Job: Format every line of the listing, from the line containing "Scanning this picture, how" through the end, as a Markdown table with the columns Row and Line, leaving out blank lines.

Spatial questions based on pictures:
--- Begin ---

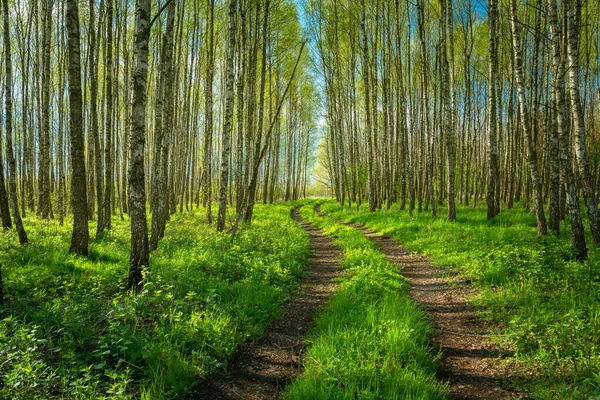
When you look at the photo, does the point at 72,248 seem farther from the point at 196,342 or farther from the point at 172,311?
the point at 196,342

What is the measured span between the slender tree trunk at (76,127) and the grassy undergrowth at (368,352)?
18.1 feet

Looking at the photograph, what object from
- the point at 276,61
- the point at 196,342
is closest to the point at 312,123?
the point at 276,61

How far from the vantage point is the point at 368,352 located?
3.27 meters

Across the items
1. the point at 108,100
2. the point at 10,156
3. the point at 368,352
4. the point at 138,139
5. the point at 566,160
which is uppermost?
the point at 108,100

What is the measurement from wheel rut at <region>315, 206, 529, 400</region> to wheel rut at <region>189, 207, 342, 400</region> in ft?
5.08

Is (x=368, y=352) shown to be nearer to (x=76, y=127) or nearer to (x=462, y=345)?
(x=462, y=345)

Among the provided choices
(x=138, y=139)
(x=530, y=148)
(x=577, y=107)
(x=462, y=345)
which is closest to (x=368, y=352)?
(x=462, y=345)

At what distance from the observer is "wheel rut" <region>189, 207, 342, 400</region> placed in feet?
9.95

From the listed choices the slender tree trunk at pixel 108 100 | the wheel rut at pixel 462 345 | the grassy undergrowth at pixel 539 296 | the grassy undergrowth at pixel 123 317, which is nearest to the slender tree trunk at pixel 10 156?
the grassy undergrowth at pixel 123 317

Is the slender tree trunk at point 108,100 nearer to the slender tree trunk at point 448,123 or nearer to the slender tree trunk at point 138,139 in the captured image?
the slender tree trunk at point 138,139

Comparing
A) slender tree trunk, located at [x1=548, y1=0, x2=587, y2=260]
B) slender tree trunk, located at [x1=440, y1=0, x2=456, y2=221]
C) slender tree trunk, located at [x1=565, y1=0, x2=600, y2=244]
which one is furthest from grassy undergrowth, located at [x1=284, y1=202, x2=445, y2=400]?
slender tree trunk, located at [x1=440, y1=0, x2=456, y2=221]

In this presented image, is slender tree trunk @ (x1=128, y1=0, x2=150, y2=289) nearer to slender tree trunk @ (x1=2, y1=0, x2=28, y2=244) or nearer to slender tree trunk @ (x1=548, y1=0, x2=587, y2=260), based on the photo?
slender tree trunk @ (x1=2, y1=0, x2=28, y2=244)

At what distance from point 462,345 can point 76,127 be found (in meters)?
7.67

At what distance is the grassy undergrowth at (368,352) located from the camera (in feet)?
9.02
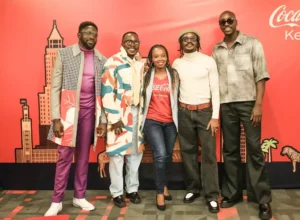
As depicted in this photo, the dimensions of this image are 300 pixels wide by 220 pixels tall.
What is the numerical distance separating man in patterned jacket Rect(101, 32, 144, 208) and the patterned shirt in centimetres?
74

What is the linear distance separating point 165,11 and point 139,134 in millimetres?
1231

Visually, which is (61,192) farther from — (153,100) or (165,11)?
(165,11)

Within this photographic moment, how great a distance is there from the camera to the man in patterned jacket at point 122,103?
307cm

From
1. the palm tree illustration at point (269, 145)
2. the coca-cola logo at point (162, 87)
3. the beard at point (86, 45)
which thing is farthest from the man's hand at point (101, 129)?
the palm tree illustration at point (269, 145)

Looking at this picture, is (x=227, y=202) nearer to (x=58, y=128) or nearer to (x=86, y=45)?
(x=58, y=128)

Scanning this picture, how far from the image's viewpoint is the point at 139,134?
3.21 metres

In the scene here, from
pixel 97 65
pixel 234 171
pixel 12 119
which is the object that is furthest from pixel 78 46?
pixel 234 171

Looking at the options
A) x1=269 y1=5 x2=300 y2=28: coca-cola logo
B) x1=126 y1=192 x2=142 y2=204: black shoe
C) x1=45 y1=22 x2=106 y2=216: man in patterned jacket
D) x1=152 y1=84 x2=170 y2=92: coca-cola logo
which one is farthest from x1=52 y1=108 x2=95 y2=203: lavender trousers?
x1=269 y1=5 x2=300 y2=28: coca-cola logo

--- End ---

The response:
| Row | Line |
|---|---|
| 1 | Scanning this picture, how far from the image's viewpoint is the point at 139,134? |
| 2 | 3.21 metres |
| 3 | In the scene here, from |
| 4 | pixel 97 65 |
| 5 | pixel 234 171 |
| 6 | pixel 12 119 |
| 7 | which is the object that is furthest from pixel 78 46? |
| 8 | pixel 234 171 |
| 9 | Looking at the options |
| 10 | A) x1=269 y1=5 x2=300 y2=28: coca-cola logo |
| 11 | B) x1=126 y1=192 x2=142 y2=204: black shoe |
| 12 | C) x1=45 y1=22 x2=106 y2=216: man in patterned jacket |
| 13 | D) x1=152 y1=84 x2=170 y2=92: coca-cola logo |
| 14 | which one is farthest from x1=52 y1=108 x2=95 y2=203: lavender trousers? |
| 15 | x1=269 y1=5 x2=300 y2=28: coca-cola logo |